O projeto já vem sendo apontado como um dos lançamentos mais aguardados do rock em 2026, especialmente pela lista de participações especiais e pelo simbolismo envolvendo o legado do grupo.
Participações de peso
Entre os convidados confirmados estão Paul McCartney, Robert Smith, Steve Winwood e Chad Smith.
A presença de McCartney marca mais uma colaboração histórica entre integrantes dos Beatles e dos Stones, ampliando ainda mais a conexão entre dois dos maiores nomes da música britânica.
Já Robert Smith, vocalista do The Cure, aparece como uma das participações mais curiosas e comentadas do projeto. Segundo informações divulgadas pela imprensa internacional, ele contribuiu em diferentes faixas do disco, adicionando elementos de guitarra, synths e backing vocals.
O último registro de Charlie Watts
Outro ponto que tem emocionado os fãs é a presença do baterista Charlie Watts, falecido em 2021.
O álbum contará com gravações inéditas registradas durante as sessões de “Hackney Diamonds”, último trabalho lançado pela banda. As faixas funcionam como uma espécie de despedida musical de Watts, cuja identidade sonora sempre foi considerada peça fundamental no som dos Stones.
Sonoridade e expectativa
Produzido novamente por Andrew Watt, o disco promete explorar diferentes influências, passando pelo rock clássico, blues, punk e elementos contemporâneos. Mick Jagger descreveu as gravações como “intensas”, destacando a energia criativa do grupo mesmo após mais de seis décadas de carreira.

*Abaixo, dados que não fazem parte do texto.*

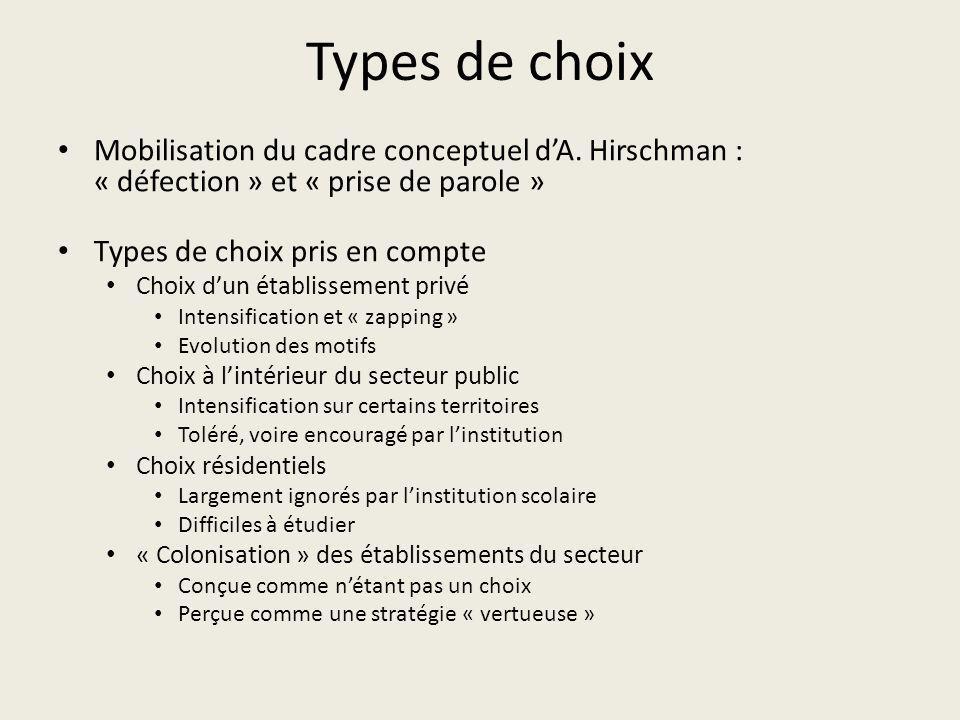 Types de choix Mobilisation du cadre conceptuel dA. Hirschman : « défection » et « prise de parole » Types de choix pris en compte Choix dun établisse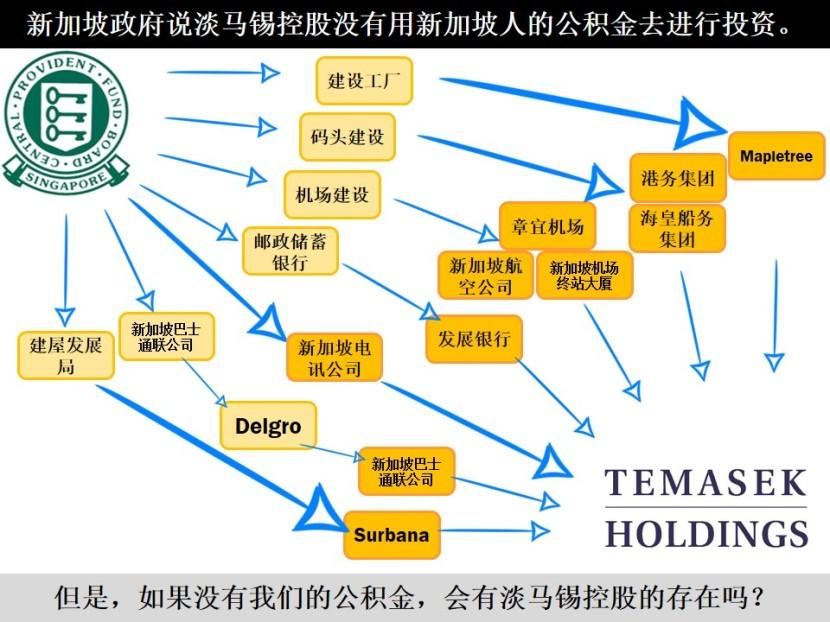 新加坡政府说淡马锡控股没有用新加坡人的公积金去进行投资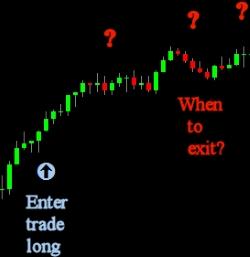 Enter Exit Trade Forex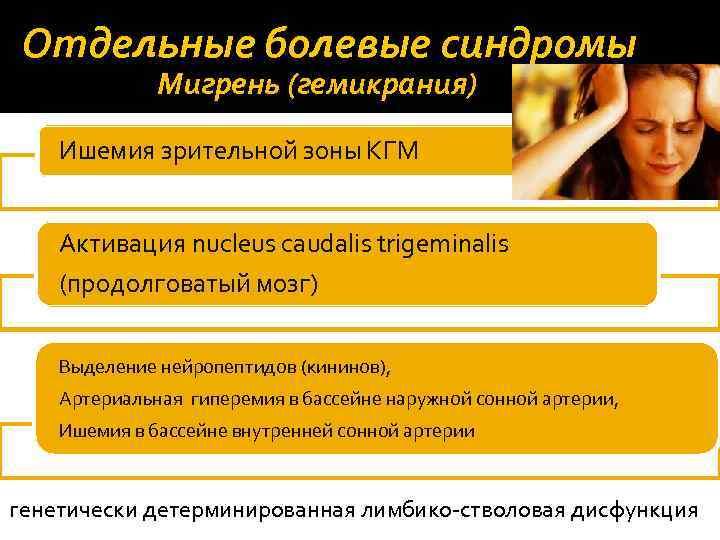 Отдельные болевые синдромы Мигрень (гемикрания) Ишемия зрительной зоны КГМ Активация nucleus caudalis trigeminalis (продолговатый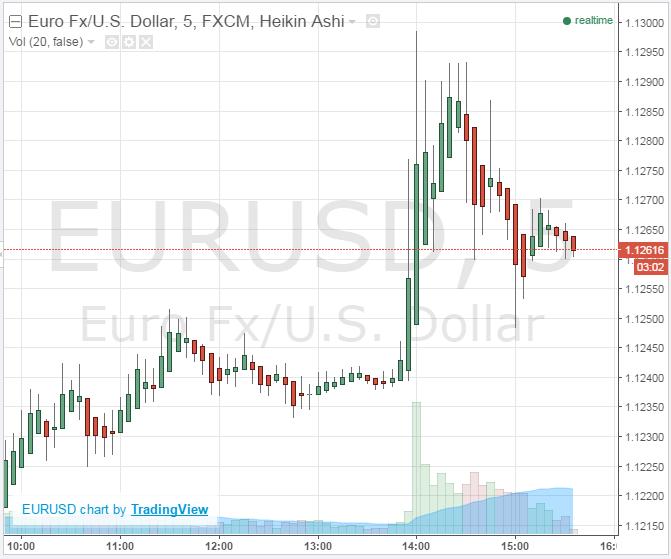 Spadek dolara w stosunku do euro po publikacji FOMC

O primeiro single, “In The Stars”, já foi lançado acompanhado da faixa “Rough and Twisted”, aumentando a expectativa em torno do novo trabalho.
Um encontro de gerações
Mais do que um novo álbum, “Foreign Tongues” surge como um encontro entre diferentes eras da música britânica e internacional.
Ao reunir nomes históricos como Paul McCartney, Robert Smith e Charlie Watts em torno dos Rolling Stones, o projeto reforça a relevância contínua da banda e sua capacidade de permanecer conectada ao presente sem perder sua essência.